S3toDDB

CSV file upload to a S3 bucket and store the data into target Collection and Archive DynamoDB tables

This Lambda function is for metadata ingesetion for the VTDLP Access Website. It supports collection and archive(item) metadata.

Before you deploy this Lambda function, you should already have VTDLP Access Website deployed ready, and ID Minting service and Resolution service deployed ready via DLPservices.

The DYNOCollectionTABLE, DYNOArchiveTABLE, and DYNOCollectionmapTABLE table name information are from the DynamoDB after VTDLP Access Website is deployed. See detailss here
The LongURLPath should be your VTDLP Access Website's URL. E.g. https://xxxx.yyyy.amplifyapp.com/ or your custom domain name https://iawa.lib.vt.edu/. Note: The URL should end with a slash /.
The ShortURLPath should be your Resolution service's URL. E.g. https://xxxx.execute-api.us-east-1.amazonaws.com/Prod/ or your custom domain name http://idn.lib.vt.edu/. The Resolution service API Gateway name should look something like Resolution Service API-tablename. Note: The URL should end with a slash /.
The APIKey and APIEndpoint information are from the API gateway after ID Minting service is deployed. The ID Minting service API Gateway name should look something like Mint Service API-tablename. Note: The APIEndpoint URL should end with a slash /.
The APPIMGROOTPATH is a URL point to your Cloudfront URL which serves the static images. E.g. https://img.cloud.lib.vt.edu/iawa/. Note: The URL should end with a slash /.
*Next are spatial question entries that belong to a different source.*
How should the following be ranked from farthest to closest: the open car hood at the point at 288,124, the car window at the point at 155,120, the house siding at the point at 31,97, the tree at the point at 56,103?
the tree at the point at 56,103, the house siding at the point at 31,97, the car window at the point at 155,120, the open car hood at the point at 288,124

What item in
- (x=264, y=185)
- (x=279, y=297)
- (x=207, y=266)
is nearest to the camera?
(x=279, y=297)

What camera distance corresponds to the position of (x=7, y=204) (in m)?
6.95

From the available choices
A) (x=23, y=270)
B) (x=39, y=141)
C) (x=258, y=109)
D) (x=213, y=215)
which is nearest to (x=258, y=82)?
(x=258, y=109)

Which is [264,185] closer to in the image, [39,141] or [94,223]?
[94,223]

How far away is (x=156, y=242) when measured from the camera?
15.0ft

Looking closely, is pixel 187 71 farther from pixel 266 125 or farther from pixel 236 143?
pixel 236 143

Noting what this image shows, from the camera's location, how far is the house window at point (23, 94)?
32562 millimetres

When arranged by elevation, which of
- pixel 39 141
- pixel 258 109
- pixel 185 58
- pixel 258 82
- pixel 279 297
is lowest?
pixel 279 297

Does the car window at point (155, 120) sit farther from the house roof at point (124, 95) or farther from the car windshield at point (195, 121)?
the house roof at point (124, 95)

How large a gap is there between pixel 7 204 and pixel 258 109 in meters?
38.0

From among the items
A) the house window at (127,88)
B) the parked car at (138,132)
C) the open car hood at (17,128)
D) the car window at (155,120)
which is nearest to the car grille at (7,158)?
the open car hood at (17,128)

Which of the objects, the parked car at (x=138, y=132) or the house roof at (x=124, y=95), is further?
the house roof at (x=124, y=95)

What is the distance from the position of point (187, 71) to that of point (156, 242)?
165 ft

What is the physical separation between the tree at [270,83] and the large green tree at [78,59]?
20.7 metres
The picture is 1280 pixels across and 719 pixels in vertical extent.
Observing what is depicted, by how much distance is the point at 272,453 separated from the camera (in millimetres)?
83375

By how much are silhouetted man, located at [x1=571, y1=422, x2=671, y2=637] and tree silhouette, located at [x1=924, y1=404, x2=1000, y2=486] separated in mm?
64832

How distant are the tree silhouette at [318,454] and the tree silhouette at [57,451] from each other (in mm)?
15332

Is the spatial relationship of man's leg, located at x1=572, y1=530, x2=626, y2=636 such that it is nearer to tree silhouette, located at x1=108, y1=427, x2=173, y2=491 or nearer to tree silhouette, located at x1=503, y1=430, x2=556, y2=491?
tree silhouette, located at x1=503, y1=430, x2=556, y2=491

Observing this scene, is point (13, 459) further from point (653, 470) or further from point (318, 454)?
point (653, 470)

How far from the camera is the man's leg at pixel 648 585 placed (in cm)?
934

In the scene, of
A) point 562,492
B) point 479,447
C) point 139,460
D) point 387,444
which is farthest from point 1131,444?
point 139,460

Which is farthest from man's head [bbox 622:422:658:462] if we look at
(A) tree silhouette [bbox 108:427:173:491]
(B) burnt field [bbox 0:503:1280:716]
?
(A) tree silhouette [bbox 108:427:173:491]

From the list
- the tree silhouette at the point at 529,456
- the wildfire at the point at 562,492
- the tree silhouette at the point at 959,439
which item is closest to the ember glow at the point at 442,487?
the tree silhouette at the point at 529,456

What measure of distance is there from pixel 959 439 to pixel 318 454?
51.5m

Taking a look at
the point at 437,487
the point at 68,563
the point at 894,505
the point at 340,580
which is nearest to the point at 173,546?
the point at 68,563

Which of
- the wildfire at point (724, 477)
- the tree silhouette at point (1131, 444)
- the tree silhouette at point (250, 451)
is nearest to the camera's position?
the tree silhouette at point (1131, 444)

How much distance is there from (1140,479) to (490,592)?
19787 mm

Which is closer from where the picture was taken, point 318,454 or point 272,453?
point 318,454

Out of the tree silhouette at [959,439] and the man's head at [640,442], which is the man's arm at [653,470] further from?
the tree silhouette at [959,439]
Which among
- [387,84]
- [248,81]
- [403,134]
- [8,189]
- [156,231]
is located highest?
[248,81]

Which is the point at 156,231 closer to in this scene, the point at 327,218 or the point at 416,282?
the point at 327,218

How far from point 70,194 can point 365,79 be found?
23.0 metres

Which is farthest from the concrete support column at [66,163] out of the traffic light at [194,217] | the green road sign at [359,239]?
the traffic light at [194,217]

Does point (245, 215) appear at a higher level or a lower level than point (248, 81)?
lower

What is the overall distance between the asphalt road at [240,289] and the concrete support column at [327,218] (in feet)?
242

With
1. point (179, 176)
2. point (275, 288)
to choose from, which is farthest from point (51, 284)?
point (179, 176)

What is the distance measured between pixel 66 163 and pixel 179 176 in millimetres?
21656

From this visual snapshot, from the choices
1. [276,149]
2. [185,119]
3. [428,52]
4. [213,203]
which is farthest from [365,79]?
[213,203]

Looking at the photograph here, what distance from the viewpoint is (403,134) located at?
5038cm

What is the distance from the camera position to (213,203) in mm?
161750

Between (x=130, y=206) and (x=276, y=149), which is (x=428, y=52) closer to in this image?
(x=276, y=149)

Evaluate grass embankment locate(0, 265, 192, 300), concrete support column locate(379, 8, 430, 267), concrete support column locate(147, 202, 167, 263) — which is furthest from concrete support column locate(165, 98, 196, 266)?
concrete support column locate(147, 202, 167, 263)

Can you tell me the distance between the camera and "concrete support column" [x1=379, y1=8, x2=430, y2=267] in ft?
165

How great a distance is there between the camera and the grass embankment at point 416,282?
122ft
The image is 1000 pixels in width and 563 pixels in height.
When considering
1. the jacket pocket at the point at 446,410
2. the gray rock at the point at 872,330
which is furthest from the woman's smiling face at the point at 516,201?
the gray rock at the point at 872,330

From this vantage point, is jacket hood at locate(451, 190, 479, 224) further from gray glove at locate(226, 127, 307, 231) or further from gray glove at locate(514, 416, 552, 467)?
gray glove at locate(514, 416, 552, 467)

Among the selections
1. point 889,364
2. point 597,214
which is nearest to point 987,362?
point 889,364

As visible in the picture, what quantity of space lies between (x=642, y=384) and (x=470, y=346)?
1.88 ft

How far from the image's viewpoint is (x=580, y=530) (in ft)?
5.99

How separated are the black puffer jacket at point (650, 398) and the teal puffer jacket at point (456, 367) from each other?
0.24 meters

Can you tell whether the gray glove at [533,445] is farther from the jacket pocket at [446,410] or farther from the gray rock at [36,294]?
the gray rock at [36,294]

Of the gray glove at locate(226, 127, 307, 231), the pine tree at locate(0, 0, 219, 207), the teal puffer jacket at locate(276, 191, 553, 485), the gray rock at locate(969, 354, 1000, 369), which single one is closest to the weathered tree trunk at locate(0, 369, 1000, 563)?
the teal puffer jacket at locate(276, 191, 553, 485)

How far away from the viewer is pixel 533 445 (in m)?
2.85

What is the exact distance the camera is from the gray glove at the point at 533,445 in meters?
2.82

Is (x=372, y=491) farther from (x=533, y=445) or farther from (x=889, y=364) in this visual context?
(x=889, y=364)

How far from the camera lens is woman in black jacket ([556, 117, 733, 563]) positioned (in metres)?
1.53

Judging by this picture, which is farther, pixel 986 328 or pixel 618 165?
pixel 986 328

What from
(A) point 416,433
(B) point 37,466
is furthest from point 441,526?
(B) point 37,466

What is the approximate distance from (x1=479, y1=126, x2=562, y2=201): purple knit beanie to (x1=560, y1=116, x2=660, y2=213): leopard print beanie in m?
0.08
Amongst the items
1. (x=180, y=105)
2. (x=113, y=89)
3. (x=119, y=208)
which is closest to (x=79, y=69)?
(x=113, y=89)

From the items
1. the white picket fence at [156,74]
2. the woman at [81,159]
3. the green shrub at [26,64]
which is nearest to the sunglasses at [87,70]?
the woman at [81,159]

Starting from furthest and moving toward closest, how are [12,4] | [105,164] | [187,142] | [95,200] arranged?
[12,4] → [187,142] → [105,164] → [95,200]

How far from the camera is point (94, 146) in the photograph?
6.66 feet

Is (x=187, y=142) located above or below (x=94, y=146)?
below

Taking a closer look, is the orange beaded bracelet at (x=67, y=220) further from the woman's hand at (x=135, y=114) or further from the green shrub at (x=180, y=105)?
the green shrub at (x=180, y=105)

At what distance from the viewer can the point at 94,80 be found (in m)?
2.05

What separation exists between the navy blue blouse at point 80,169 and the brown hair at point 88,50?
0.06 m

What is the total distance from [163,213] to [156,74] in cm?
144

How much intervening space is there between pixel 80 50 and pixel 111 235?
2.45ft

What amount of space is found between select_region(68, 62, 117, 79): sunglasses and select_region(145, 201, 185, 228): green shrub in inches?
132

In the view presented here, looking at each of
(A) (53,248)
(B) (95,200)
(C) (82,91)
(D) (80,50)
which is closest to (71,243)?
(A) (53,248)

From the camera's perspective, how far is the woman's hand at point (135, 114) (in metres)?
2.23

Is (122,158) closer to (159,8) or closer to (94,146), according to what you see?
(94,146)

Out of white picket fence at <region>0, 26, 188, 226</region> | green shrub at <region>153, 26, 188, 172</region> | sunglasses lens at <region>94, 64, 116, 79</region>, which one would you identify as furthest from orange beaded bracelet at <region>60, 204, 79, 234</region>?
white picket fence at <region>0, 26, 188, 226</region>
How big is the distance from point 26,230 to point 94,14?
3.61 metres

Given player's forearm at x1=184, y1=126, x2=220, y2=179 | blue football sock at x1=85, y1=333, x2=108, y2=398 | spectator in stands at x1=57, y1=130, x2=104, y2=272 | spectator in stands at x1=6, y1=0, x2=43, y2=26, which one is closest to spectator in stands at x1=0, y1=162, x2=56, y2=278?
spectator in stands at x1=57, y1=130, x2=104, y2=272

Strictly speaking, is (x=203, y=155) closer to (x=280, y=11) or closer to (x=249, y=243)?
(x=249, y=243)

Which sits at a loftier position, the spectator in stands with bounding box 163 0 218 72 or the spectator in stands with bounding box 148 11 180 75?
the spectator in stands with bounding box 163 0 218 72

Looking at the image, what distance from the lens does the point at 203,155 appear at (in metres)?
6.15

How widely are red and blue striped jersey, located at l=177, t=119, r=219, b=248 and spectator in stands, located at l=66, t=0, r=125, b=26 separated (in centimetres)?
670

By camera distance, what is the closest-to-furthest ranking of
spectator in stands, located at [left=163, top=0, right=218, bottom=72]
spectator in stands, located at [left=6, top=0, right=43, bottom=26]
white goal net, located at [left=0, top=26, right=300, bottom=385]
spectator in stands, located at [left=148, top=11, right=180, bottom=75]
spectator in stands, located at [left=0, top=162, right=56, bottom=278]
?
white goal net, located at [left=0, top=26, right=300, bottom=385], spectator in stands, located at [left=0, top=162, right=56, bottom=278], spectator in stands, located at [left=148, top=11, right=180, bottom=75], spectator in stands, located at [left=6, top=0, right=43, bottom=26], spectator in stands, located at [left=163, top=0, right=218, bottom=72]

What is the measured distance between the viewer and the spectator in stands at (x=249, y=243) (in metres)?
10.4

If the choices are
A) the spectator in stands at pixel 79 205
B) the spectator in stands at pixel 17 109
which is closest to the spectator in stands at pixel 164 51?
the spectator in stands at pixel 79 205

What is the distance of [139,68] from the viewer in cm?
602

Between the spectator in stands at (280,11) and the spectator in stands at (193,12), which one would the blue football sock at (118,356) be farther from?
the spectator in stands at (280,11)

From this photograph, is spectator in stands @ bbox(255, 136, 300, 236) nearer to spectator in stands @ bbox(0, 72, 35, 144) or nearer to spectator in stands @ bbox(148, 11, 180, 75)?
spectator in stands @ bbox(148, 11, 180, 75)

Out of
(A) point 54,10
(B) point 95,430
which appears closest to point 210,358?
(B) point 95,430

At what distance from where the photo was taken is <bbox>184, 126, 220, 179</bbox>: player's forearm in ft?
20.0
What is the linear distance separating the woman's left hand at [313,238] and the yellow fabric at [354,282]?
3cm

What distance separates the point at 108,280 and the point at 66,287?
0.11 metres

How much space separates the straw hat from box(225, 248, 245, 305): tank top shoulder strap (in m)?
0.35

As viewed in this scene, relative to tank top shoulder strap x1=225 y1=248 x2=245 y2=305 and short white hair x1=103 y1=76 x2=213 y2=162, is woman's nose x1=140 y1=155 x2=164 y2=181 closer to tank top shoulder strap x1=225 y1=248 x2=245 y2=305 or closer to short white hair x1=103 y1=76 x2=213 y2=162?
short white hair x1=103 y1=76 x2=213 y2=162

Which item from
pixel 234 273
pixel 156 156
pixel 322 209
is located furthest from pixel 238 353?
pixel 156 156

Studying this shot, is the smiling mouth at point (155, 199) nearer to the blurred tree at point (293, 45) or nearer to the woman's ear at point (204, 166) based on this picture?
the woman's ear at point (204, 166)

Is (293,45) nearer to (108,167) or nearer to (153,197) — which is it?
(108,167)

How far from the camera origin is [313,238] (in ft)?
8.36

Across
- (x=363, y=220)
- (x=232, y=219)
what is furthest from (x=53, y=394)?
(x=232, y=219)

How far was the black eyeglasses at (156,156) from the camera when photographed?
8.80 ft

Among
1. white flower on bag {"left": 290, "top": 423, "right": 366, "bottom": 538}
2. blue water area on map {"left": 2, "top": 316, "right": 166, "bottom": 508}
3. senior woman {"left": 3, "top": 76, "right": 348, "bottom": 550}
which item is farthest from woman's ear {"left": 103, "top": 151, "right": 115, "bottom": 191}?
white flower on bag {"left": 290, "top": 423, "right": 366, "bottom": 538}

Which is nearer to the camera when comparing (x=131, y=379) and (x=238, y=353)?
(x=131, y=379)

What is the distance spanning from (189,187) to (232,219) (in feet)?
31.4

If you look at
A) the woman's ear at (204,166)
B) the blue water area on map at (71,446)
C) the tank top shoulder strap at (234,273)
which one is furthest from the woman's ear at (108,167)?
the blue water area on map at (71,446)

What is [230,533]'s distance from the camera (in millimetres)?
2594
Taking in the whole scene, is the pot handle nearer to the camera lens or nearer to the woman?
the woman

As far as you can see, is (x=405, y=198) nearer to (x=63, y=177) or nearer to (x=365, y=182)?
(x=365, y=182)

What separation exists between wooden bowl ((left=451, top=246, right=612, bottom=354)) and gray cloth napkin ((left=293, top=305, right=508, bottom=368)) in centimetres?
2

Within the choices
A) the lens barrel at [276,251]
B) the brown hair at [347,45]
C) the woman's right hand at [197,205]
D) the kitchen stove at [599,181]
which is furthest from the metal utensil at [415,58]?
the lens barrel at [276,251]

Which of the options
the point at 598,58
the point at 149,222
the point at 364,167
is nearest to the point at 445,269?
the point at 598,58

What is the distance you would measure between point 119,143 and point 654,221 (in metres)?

You can use two different methods to deploy VTDLP Services. The first method is using CloudFormation stack and the second method is using SAM CLI.

Deploy VTDLP S3toDDB Lambda function using CloudFormation stack

Step 1: Launch CloudFormation stack

Click Next to continue

Step 2: Specify stack details

Stack name: Stack name can include letters (A-Z and a-z), numbers (0-9), and dashes (-).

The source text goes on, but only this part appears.